La Terre voit souvent passer près d’elle des astéroïdes. Ces derniers traversent généralement notre ciel incognito mais des collisions adviennent aussi. La NASA et l'ESA travaillent ainsi sur la mise au point d'une nouvelle arme de défense permettant de sauver la Terre de ces collisions. Mais où en est le projet à ce jour?
Sputnik

Un astéroïde baptisé 2019 KY viendra frôler notre planète mardi 4 juin. La NASA s’attend à ce que le corps céleste passe à une vitesse d'environ 22.284 km/h, son risque d'entrer en collision avec la Terre étant assez faible.

Cet événement se produit alors que le directeur de la NASA, Jim Bridenstine, venait de déclarer fin mai qu’un impact d’astéroïde sur Terre pouvait avoir lieu tous les 60 ans environ et que chaque personne vivant sur notre planète y assisterait au cours de sa vie.

Rien ne laisse à ce jour présager un scénario catastrophe pour les années à venir. La NASA et l'ESA (Agence spatiale européenne) travaillent pourtant sur la mise au point d'une nouvelle arme de défense permettant de sauver la Terre de ces collisions.
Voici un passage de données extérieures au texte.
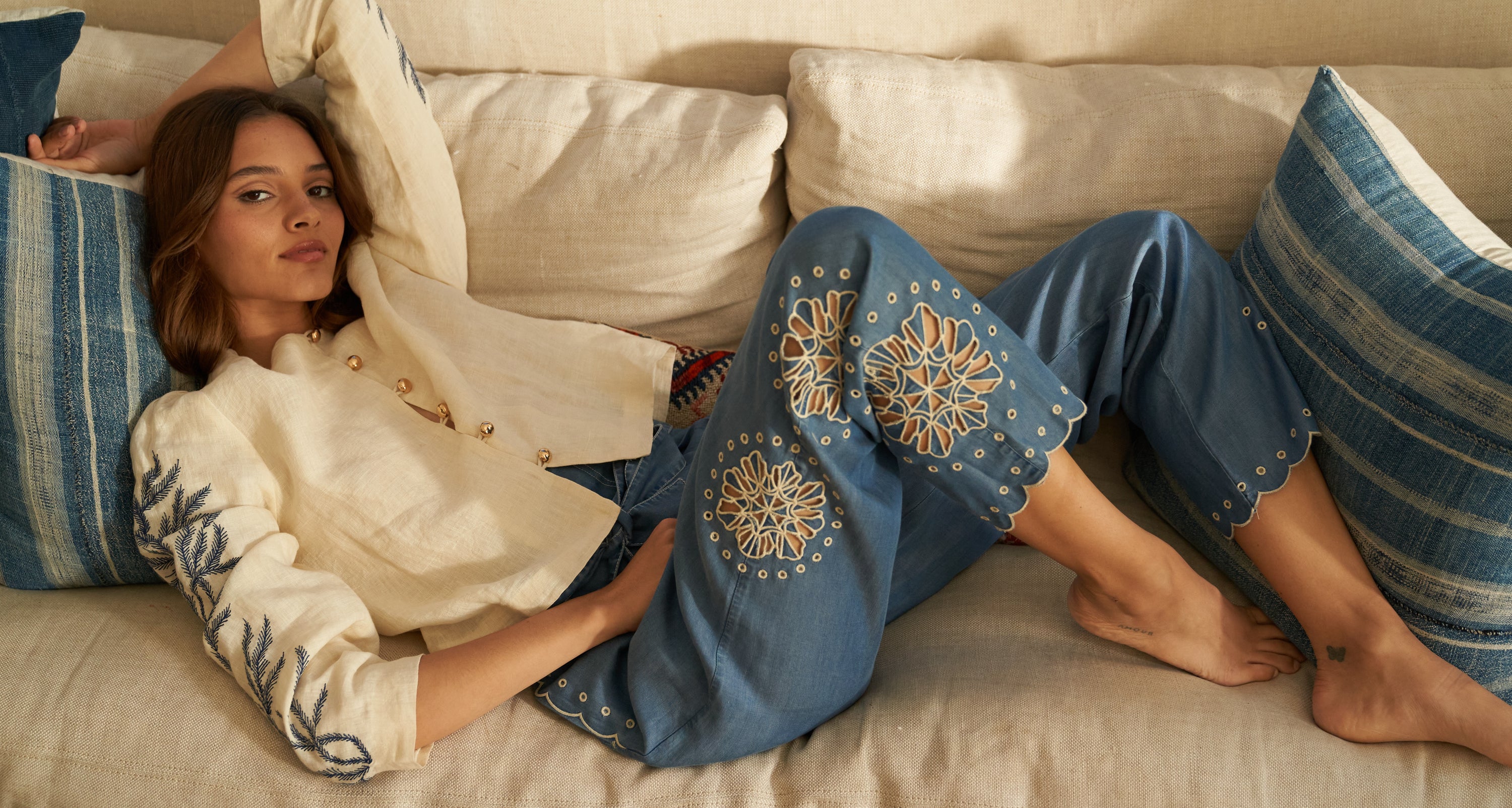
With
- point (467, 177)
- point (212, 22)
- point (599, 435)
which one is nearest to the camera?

Un astéroïde et sa propre lune filmés en train de passer à proximité de la Terre (photos)
L’astéroïde de Tcheliabinsk a démontré que ce sujet ne devait pas être négligé par la science. Le 15 février 2013, un astéroïde de 20 mètres a explosé en entrant dans l'atmosphère, 23 kilomètres au-dessus de la ville russe de Tcheliabinsk. Les habitants ont ressenti la chaleur de l'explosion à 60 kilomètres à la ronde. Les vitres de milliers de bâtiments ont explosé. Un millier de personnes ont été blessées par des éclats.
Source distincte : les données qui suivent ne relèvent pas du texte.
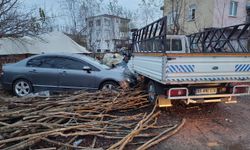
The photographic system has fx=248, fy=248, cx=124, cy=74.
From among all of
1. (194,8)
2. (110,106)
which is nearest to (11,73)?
(110,106)

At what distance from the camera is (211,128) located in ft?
18.2

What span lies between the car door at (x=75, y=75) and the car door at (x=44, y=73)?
0.22 m

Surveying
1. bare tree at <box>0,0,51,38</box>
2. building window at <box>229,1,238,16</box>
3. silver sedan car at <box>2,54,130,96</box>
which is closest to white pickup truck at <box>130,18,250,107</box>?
silver sedan car at <box>2,54,130,96</box>

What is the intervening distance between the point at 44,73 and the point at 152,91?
4018mm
Les détails du projet de la NASA et de l’ESA sont en cours d’élaboration, mais l’idée consiste à mettre en place un engin capable de frapper un astéroïde pour le dévier de sa trajectoire. Un premier test en conditions réelles est prévu pour 2022 sur l’astéroïde Didymos, a confirmé la NASA début mai.
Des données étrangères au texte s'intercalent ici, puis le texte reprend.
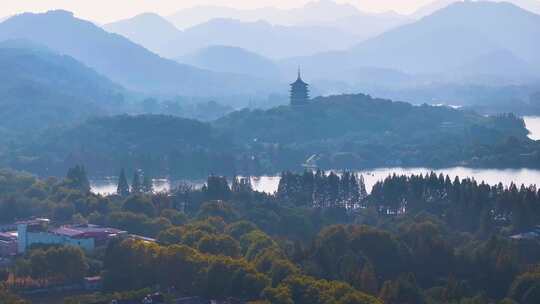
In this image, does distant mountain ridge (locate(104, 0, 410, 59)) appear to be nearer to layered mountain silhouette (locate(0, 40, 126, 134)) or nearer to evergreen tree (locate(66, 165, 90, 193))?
layered mountain silhouette (locate(0, 40, 126, 134))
L’agence spatiale a également indiqué dans un communiqué consacré à cette mission (DART) que «de nombreuses parties de l’engin avaient commencé à prendre forme» faisant passer le projet de la phase de la modélisation à celle de la simulation. La mission a par ailleurs approuvé la fabrication de plusieurs composants matériels de vol, en particulier des panneaux solaires de l’engin spatial ainsi que de l’électronique des systèmes radio et électrique.